Diese Unzufriedenheit ist nichts Neues in Kolumbien. Denn die Protestierenden haben viel mehr zu beklagen, als nur die Steuerreform. Bereits 2019 demonstrieren Tausende gegen die Regierung Duque. Es war die Corona-Pandemie, die zwar viele soziale Ungleichheiten verschärfte, gleichzeitig aber auch den Aufschrei dämpfte - bis jetzt. "Kolumbiens Armuts- und Hungerquoten im letzten Jahr sind besorgniserregend", sagte Alejandro Rodriguez Llach. Er ist Ökonom und arbeitet für den in Bogotá ansässigen Think Tank Dejusticia. Nach Angaben der Nationalen Verwaltungsabteilung für Statistik lebten 2020 42,5 Prozent der Bevölkerung unter der Armutsgrenze. Weitere 30 Prozent sind wirtschaftlich akut bedroht. Dazu kommt, dass die Arbeitslosigkeit im vergangenen Jahr um fünf Prozentpunkte gestiegen ist - vor allem unter den Jüngeren.

Die Mittelschicht wird vergessen

In Kolumbien beträgt der Mindestlohn ungefähr 940,000 pesos (€210) pro Monat. Aber die, die in extremer Armut leben, verdienen oft nur 145,000 pesos (€33) pro Monat. Diese Menschen hätten von der Steuerreform zwar profitiert, da sie finanzielle Unterstützung bekommen sollten. Doch die Mehrwertsteuererhöhung hätte die Preise für Grundnahrungsmittel und andere wichtige Güter in die Höhe getrieben und dabei Kolumbianer belastet, die selbst zu kämpfen haben, auch wenn sie nicht unter der Armutsgrenze leben, meint Alejandro Rodriguez.

:: Material ::

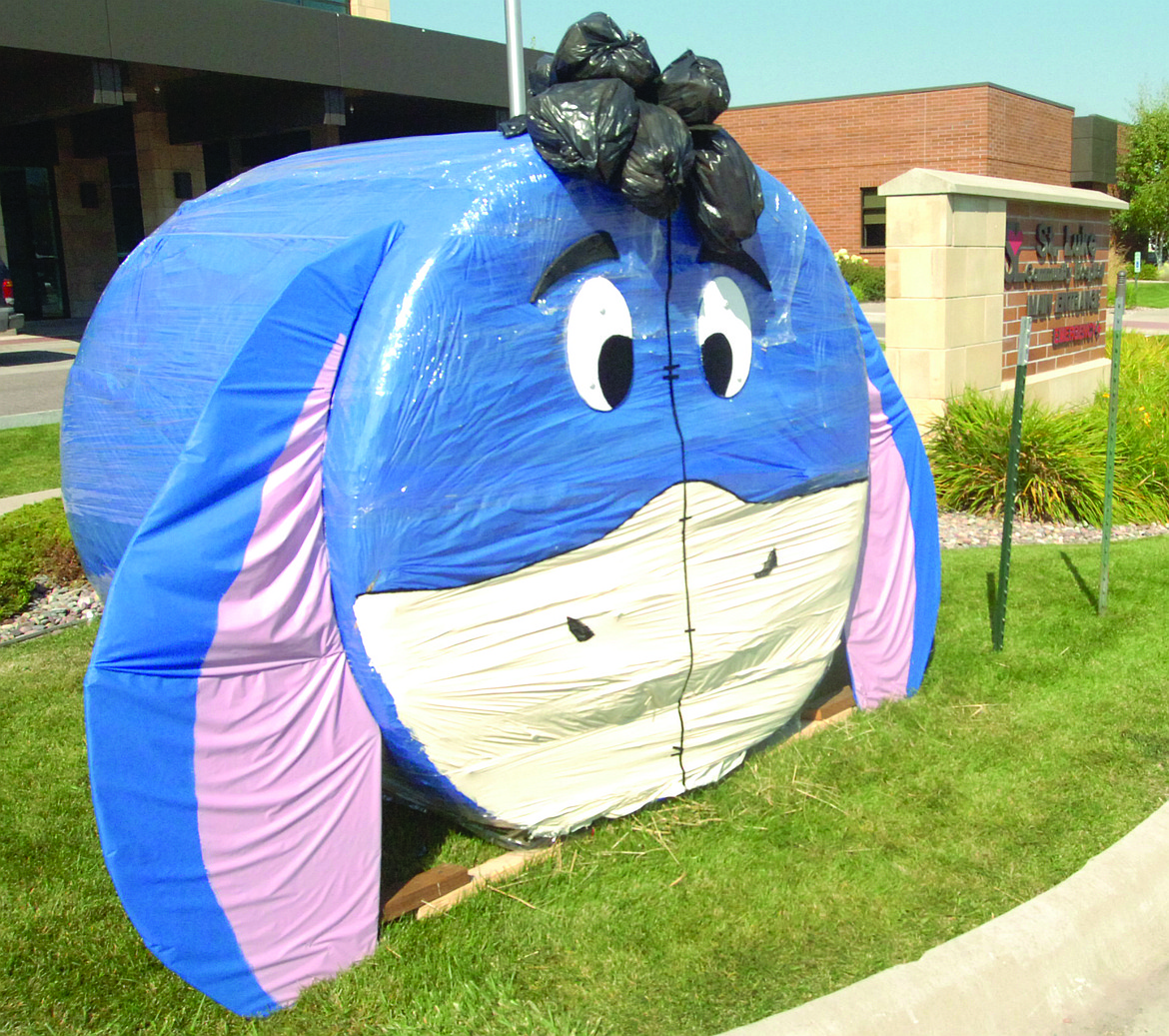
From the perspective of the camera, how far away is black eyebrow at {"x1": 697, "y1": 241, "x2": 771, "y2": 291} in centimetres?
357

:: Arbeitsaufträge ::
1) Nenne alle Geldbeträge, die im Textabschnitt vorkommen.
2) Prüfe anhand des Textabschnitts, ob die folgenden Aussagen zutreffen. Antworte jeweils mit Ja oder Nein und belege deine Antwort mit einem wörtlichen Zitat.
(a) Im Jahr 2020 lebten 42,5 Prozent der Bevölkerung Kolumbiens unter der Armutsgrenze.
(b) Die Arbeitslosigkeit ist im vergangenen Jahr vor allem unter den Älteren gestiegen.
(c) Der Think Tank, für den Alejandro Rodriguez Llach arbeitet, hat seinen Sitz in Medellín.

:: Lösungen ::
1)
- 940,000 pesos
- €210
- 145,000 pesos
- €33

2)
(a) Ja: „Nach Angaben der Nationalen Verwaltungsabteilung für Statistik lebten 2020 42,5 Prozent der Bevölkerung unter der Armutsgrenze.“
(b) Nein: „vor allem unter den Jüngeren“
(c) Nein: „für den in Bogotá ansässigen Think Tank Dejusticia“